▶ [FRAGMENTO DEL DOCUMENTO]
'''

Aquella actitud partidista hacia los cristianos por parte de Constantino, tuvo efectos negativos para los que vivían más allá de las fronteras orientales de Imperio. Los reyes sasánidas que gobernaban el Imperio Parto, enemigo secular de Roma, y que hasta entonces habían dispensado refugio a los cristianos cuando eran perseguidos, empezaron a verlos como quintacolumnistas cuando la actitud del emperador romano comenzó a favorecerles. Por este motivo, los cristianos fueron perseguidos también en Partia. Sin embargo, estos cristianos orientales eran considerados herejes por los nicenos, y su recibimiento en tierras del Imperio no fue precisamente caluroso.
Entretanto, Constantino retiró su estatua de los templos paganos, la reparación de éstos edificios fue prohibida y los fondos procedentes de donativos desviados a las arcas de la Iglesia. Se suprimieron todas las formas de culto y adoración paganos que los cristianos consideraron “ofensivos” por considerarlos obscenos e idolátricos. No obstante, en la espectacular reinauguración de Constantinopla celebrada en la primavera del 330, se efectuó una ceremonia híbrida, mitad pagana y mitad cristiana, en la plaza del mercado y se impuso la cruz de Cristo sobre el carro del dios solar Apolo.
Constantino fue también conocido por su falta de piedad para con sus enemigos políticos. Ejecutó a Licinio, su cuñado, por estrangulamiento en 325, a pesar de que había prometido públicamente no hacerlo si accedía a rendirse. Un año después, Constantino ejecutó también a su hijo mayor, Crispo, y unos meses después a su segunda esposa, Fausta. Crispo era el único hijo que tuvo con su primera esposa, Minervina, pero circularon rumores sobre una presunta relación incestuosa entre Crispo y su madrastra, lo que pudo ser la causa de la ira de Constantino, que vivió el resto de sus días atormentado por haber ordenado matar a su hijo.

'''

(Entradas del conjunto de datos)
'''

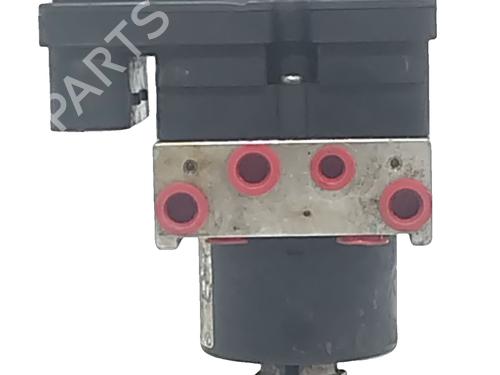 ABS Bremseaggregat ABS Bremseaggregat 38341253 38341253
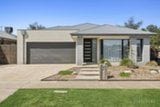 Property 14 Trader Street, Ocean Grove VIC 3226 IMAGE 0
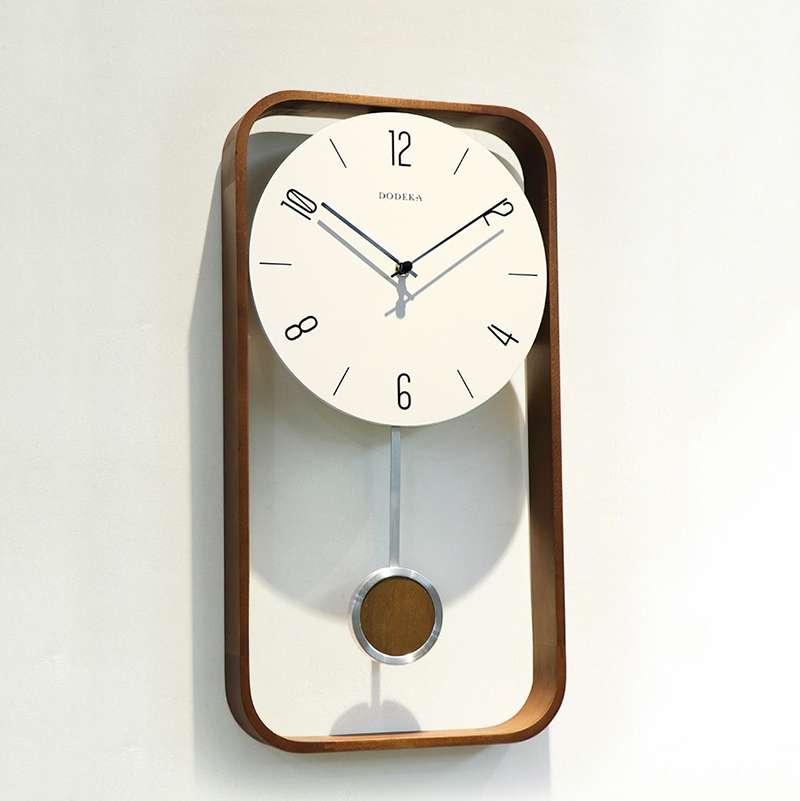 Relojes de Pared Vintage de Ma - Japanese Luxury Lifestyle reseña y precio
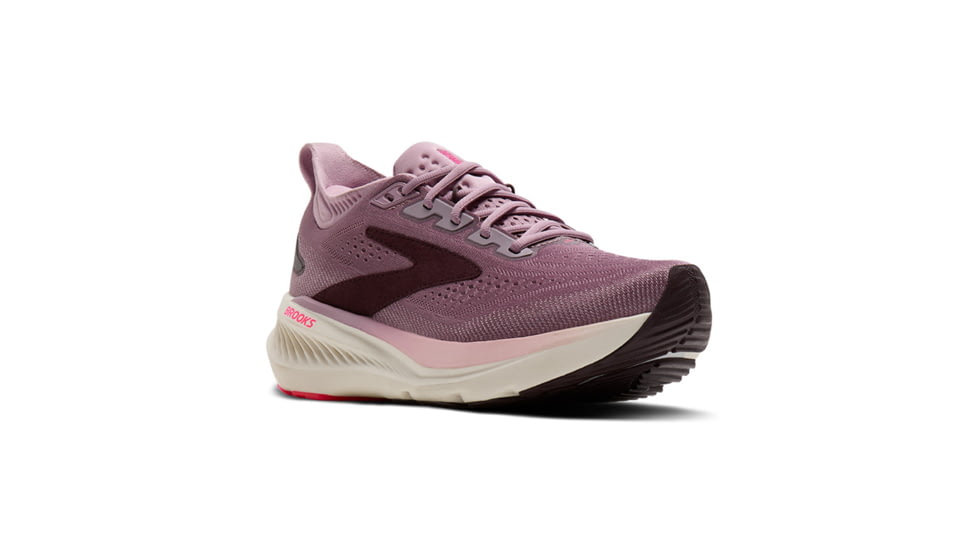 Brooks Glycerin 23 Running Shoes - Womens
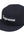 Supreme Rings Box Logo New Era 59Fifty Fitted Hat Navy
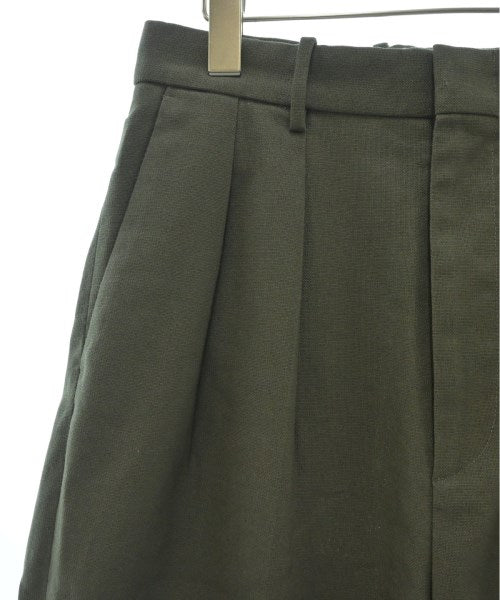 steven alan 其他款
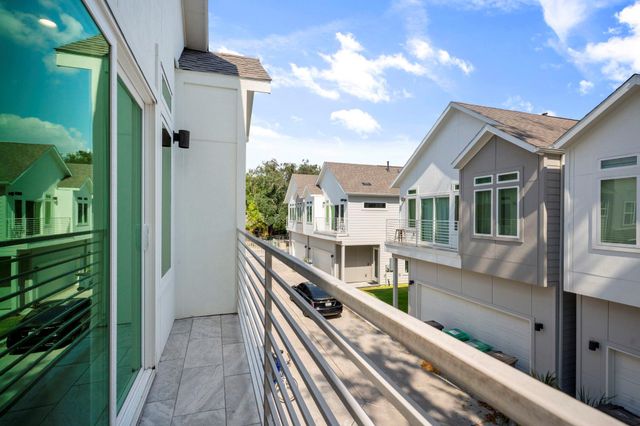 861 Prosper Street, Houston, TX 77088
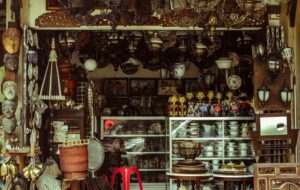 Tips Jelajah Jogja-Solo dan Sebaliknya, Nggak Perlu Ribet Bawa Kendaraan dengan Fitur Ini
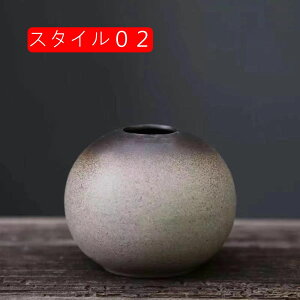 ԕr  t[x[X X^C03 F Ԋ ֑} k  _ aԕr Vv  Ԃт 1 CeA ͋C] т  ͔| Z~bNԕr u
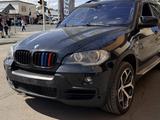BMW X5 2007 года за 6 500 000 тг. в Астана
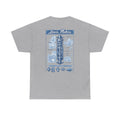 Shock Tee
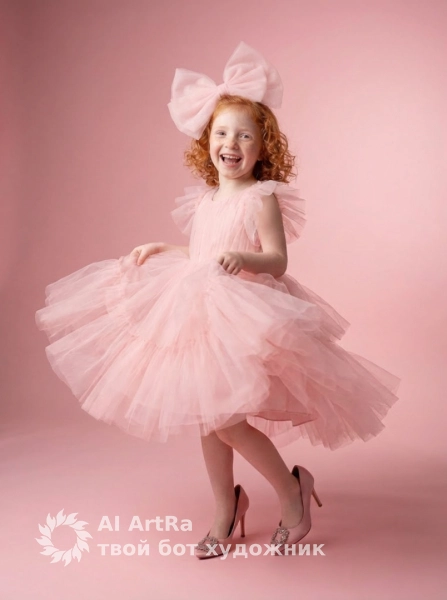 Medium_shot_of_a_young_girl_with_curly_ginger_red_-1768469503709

'''

▶ [PREGUNTAS POR RESPONDER]
a. Edita el texto sobre Constantino: vuelve a escribir todo lo que va desde "Constantino fue también" hasta "matar a su hijo.", poniendo "Licinius" en lugar de "Licinio".
b. Retoma el texto sobre Constantino y sigue escribiéndolo a partir de donde termina.

▶ [RESULTADOS ESPERADOS]
a.
Constantino fue también conocido por su falta de piedad para con sus enemigos políticos. Ejecutó a Licinius, su cuñado, por estrangulamiento en 325, a pesar de que había prometido públicamente no hacerlo si accedía a rendirse. Un año después, Constantino ejecutó también a su hijo mayor, Crispo, y unos meses después a su segunda esposa, Fausta. Crispo era el único hijo que tuvo con su primera esposa, Minervina, pero circularon rumores sobre una presunta relación incestuosa entre Crispo y su madrastra, lo que pudo ser la causa de la ira de Constantino, que vivió el resto de sus días atormentado por haber ordenado matar a su hijo.

b.
Algunas leyes de Constantino, por recomendación de los obispos católicos, mejoraron considerablemente muchos aspectos de aquella época violenta. Por ejemplo: se estableció la pena de muerte para todos aquellos recaudadores de impuestos que abusaran recaudando más de lo autorizado; no se permitía mantener a los prisioneros en completa oscuridad, sino que era obligatorio que pudieran ver la luz del día; a un hombre condenado se le podía llevar a morir a la arena, pero no podía ser marcado en la cara, sino en los pies; los padres que prostituían a sus hijas, o hijos, eran quemados vivos introduciéndoles plomo fundido por la boca.
Además, los combates de gladiadores fueron eliminados en el 325, aunque esta prohibición tuvo poco efecto. Se limitaron los derechos de los propietarios de los esclavos: podían azotar a un esclavo de su propiedad, pero no podían mutilarle o matarle. La terrible pena de muerte por crucifixión fue abolida por razones de piedad cristiana, aunque el castigo fue sustituido por la horca “para demostrar que todavía existía la implacable justicia romana”.
El domingo fue declarado día de reposo sustituyendo al sábado y los mercados permanecían cerrados, así como las oficinas públicas (excepto para la manumisión de esclavos). Debido a la escasez de alimentos, no hubo restricciones para el trabajo en el campo y en las granjas. Todas estas innovaciones también tuvieron una inspiración política y económica que pretendía deliberadamente perjudicar a los comerciantes judíos ortodoxos, y a los judíos cristianos, que seguían celebrando su día preceptivo de fiesta el sábado. Así, al trasladar el día de descanso semanal al domingo, se les obligaba a cerrar dos días en lugar de uno. Cosa que benefició a los comerciantes romanos, tanto a los paganos como a los católicos.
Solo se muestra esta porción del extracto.